As I was looking through a new immersion science curriculum for us http://www.jeanniefulbright.com/home.html, G was intrigued by three levels of Zoology. This type of science program does not cover many topics, but one topic in great detail. They would like to do the sea animals, but I am thinking Biology. Anyway, I digress.....she asked me what she should do about homeschooling next year. I told her it sometimes helps me to make a list of why she would choose homeschooling and why she would choose school. Her homeschooling list included freedom in the afternoons, no standardized testing, different and interesting activities. Her school list had just one item - friends. Our conversation was interrupted with the ringing of the doorbell but I have a feeling she may be ready to try for one year, knowing she has the option to go back if she is not happy with homeschooling.

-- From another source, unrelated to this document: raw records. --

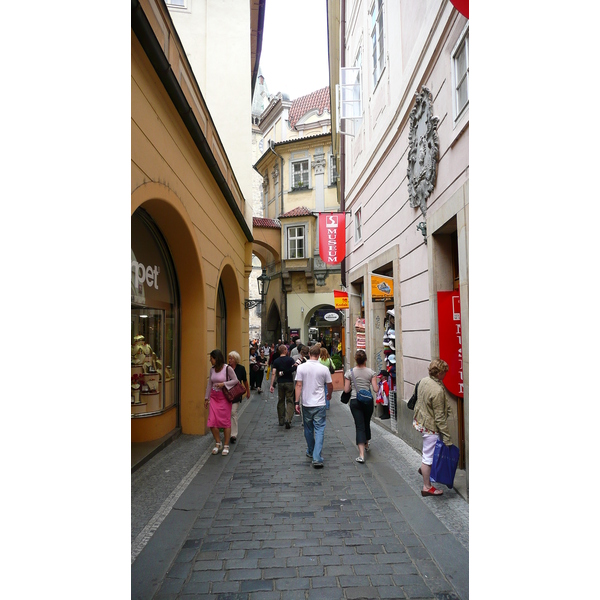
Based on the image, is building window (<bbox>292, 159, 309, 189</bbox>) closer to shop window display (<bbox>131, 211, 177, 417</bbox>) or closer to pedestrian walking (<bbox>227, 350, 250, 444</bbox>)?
shop window display (<bbox>131, 211, 177, 417</bbox>)

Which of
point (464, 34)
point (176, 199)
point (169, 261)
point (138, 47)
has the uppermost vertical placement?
point (464, 34)

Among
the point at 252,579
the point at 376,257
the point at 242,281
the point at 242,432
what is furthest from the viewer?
the point at 242,281

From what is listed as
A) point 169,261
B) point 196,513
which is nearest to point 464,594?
point 196,513

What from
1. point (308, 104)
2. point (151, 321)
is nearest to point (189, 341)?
point (151, 321)

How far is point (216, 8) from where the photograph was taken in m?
14.2

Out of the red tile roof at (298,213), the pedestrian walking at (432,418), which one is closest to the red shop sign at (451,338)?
the pedestrian walking at (432,418)

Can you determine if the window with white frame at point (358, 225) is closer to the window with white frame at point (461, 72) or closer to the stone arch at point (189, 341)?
the stone arch at point (189, 341)

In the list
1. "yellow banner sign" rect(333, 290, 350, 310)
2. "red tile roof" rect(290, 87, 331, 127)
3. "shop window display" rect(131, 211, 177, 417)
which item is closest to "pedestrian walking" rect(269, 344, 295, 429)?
"shop window display" rect(131, 211, 177, 417)

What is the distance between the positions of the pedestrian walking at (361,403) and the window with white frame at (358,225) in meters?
6.74

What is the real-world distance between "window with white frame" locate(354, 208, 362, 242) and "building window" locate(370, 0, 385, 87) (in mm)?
3420

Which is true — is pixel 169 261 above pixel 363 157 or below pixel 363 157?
below

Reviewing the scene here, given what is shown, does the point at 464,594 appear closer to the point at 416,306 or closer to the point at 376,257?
the point at 416,306

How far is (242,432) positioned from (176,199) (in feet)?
16.1

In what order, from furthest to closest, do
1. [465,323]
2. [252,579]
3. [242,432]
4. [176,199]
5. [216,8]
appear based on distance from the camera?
[216,8] < [242,432] < [176,199] < [465,323] < [252,579]
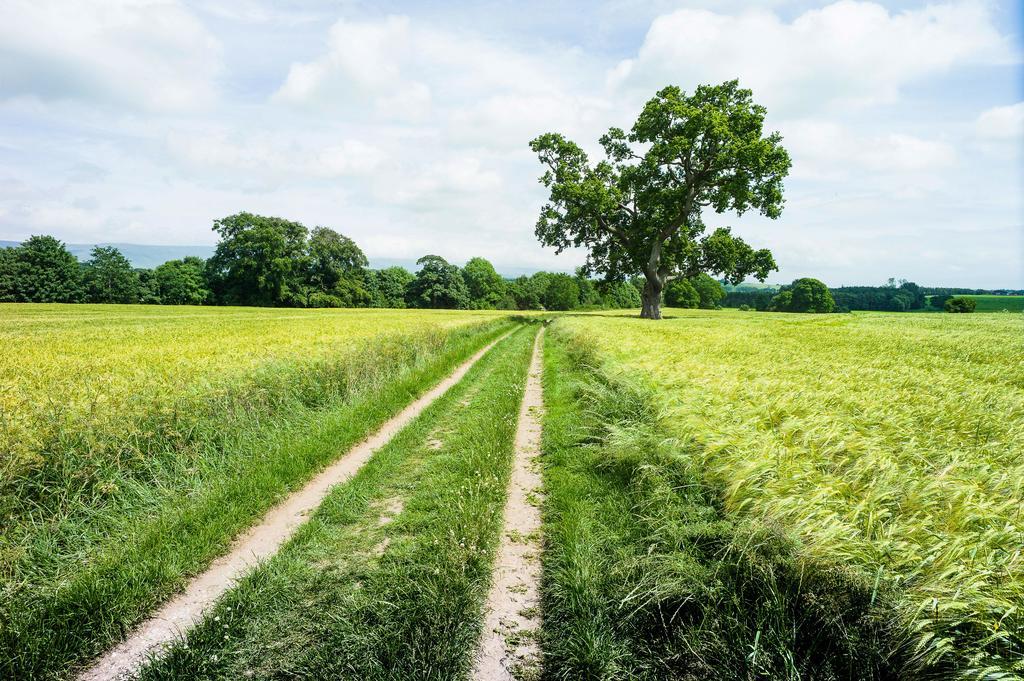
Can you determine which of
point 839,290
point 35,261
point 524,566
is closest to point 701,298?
→ point 839,290

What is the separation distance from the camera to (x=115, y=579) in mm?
3672

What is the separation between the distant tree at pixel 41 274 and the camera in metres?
62.0

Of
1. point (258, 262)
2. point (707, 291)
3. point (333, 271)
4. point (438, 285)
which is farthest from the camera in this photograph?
point (707, 291)

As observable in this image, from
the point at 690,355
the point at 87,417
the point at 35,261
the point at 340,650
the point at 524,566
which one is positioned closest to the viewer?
the point at 340,650

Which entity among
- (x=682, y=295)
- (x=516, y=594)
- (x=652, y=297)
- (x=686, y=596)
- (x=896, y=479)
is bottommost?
(x=516, y=594)

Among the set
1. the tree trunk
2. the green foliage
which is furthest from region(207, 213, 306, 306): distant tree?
the green foliage

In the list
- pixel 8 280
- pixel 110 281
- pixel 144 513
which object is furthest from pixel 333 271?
pixel 144 513

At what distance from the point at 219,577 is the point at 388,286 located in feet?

So then,why do I feel the same anxiety that I did debating over L? I know I LOVE homeschooling. I have wanted G home since we began this adventure. I despise the current public education environment. Despite this I fear that:
- she will miss daily interaction with friends, although her relationship with her sister may improve
- she will have a harder adjustment to a slower pace day although her stress/anxiety levels may decrease
- she will give me a harder time when she does not feel like having her lessons, but she may learn so much more about the things she is passionate about
- unlike her sister, she is my personality opposite. I fear she will not enjoy being with me as much as I will enjoy being with her, but our relationship may grow stronger as a result
But I guess we will never know unless we try. I’m ready to jump, no safety net! Is she?